Tony died after his car hit a lamppost on Route Twisk in early 2022. Emergency responders had to cut him out of the wreckage. Photo: Courtesy of 車cam L
Tony died after his car hit a lamppost on Route Twisk in early 2022. Emergency responders had to cut him out of the wreckage. Photo: Courtesy of 車cam L

That Tony’s life met a violent end didn’t surprise his racing buddies, and fatal crashes happen at such frequency that it was only briefly noted in the local press.

Lewis said he and other racers know that the danger and the thrill are two sides of the same coin, and likened it to a drug. 

“You forget about all the problems in your life,” Lewis said. “In that time there and then, nothing else matters. You’re not thinking about death, you’re not thinking about the consequences. You’re just focused on the now.” 

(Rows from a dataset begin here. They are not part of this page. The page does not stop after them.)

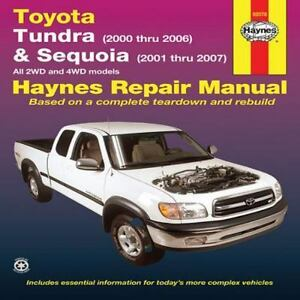 haynes repair manual toyota tundra 2000 thru 2006 and sequoia rh ebay com 2007 toyota tundra repair manual pdf 2010 toyota tundra manual pdf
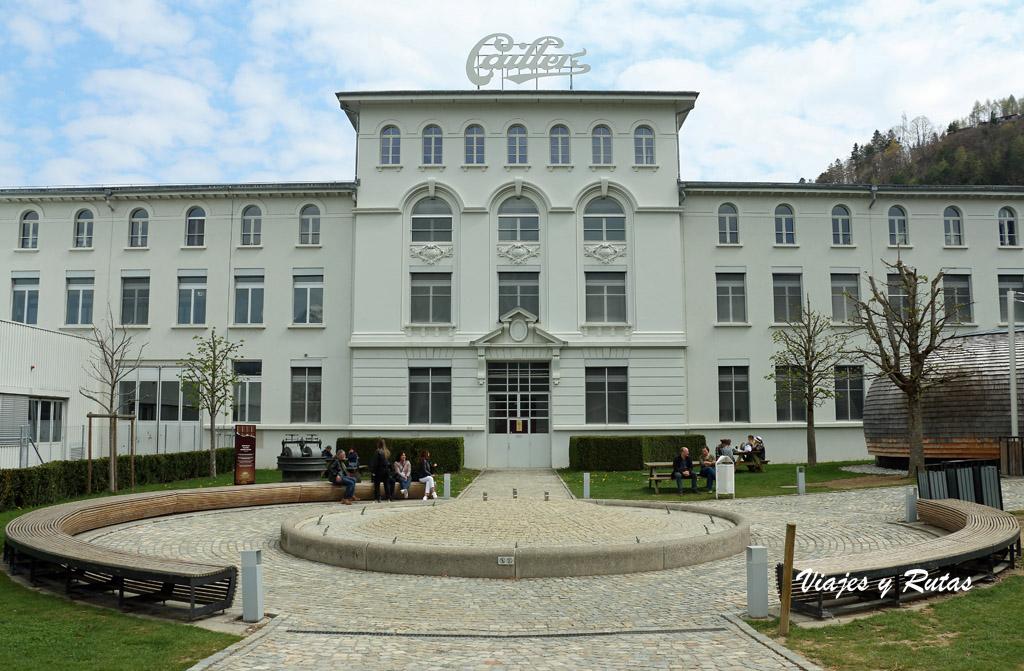 Museo del Chocolate de Monsieur Cailler. Gruyeres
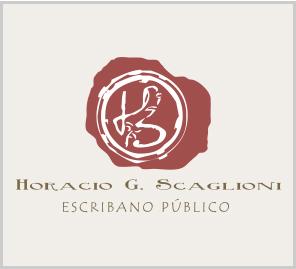 Logo Escribanía Scaglioni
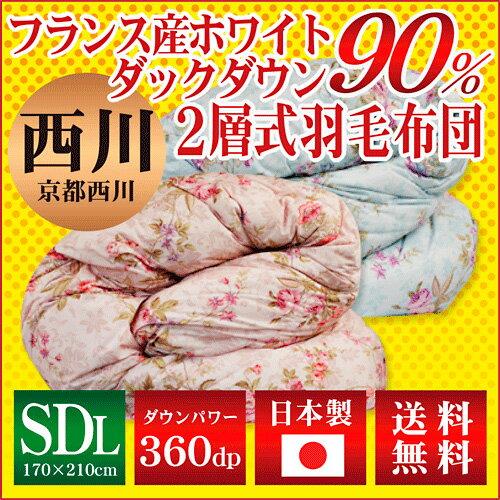 【京都西川】羽毛布団(フランス産ホワイトダックダウン90%)セミダブルロング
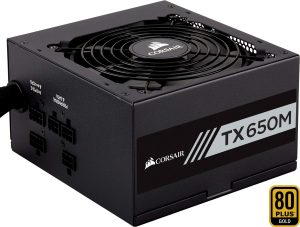 Alimentation Corsair TX650M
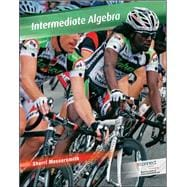 Intermediate Algebra,9780073406176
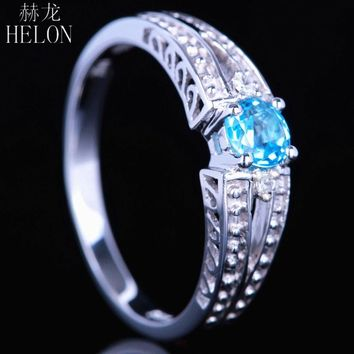 HELON Solid 14K White Gold 4.5mm Round 100% Genuine Blue Topaz Real Diamonds Engagement Wedding Gift Ladies Vintage Antique Ring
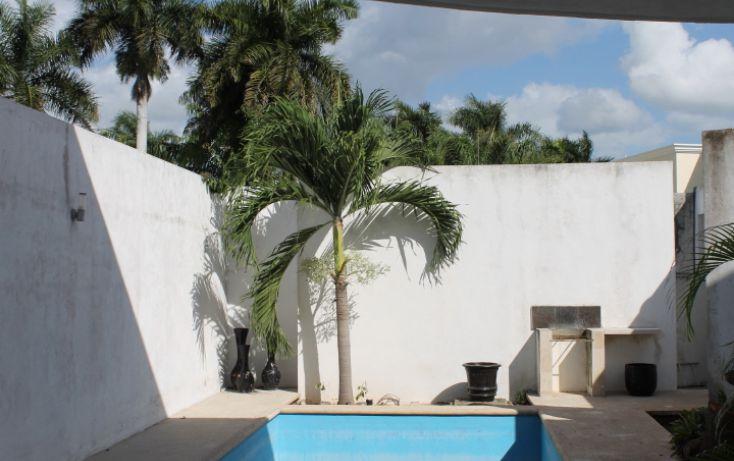 Foto de casa en venta en, benito juárez nte, mérida, yucatán, 1529782 no 05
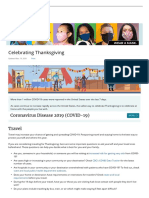Celebrating_Thanksgiving _in_a_Pandemic_CDCGuidelines.pdf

And if death is the ultimate consequence, Tony was willing to risk it for the high, Lewis said, describing his friend’s death as an almost fatalistic ending to an anti-hero.

On Tony’s birthday several months later, Lewis drove by the crash site to remember his friend.

“It is a little bit of a weird feeling, when we pass the corner where he died,” Lewis said. “But personally, for me, when I pass that corner, I actually feel like I want to push the car harder, because I know that’s what fucking Tony would have just loved.”

The birthday drives would be it for him. After witnessing the impact of Tony’s death on his family and getting engaged earlier this year, Lewis retired from the game.

“To be honest, I still have that itch. I still crave going out and wanting to fucking floor my fucking car and go into corners and meet with friends and have a good laugh,” he said. 

But, he said, “Looking at the devastation around him and how it affected the people—I just don’t want that for my fiancée or family or friends.” 

Now, Lewis takes every opportunity he can to satisfy his speed cravings—from racing on go-kart tracks abroad to simulators at home.

The retired racer still needs his fix. He just won’t risk his life for it anymore.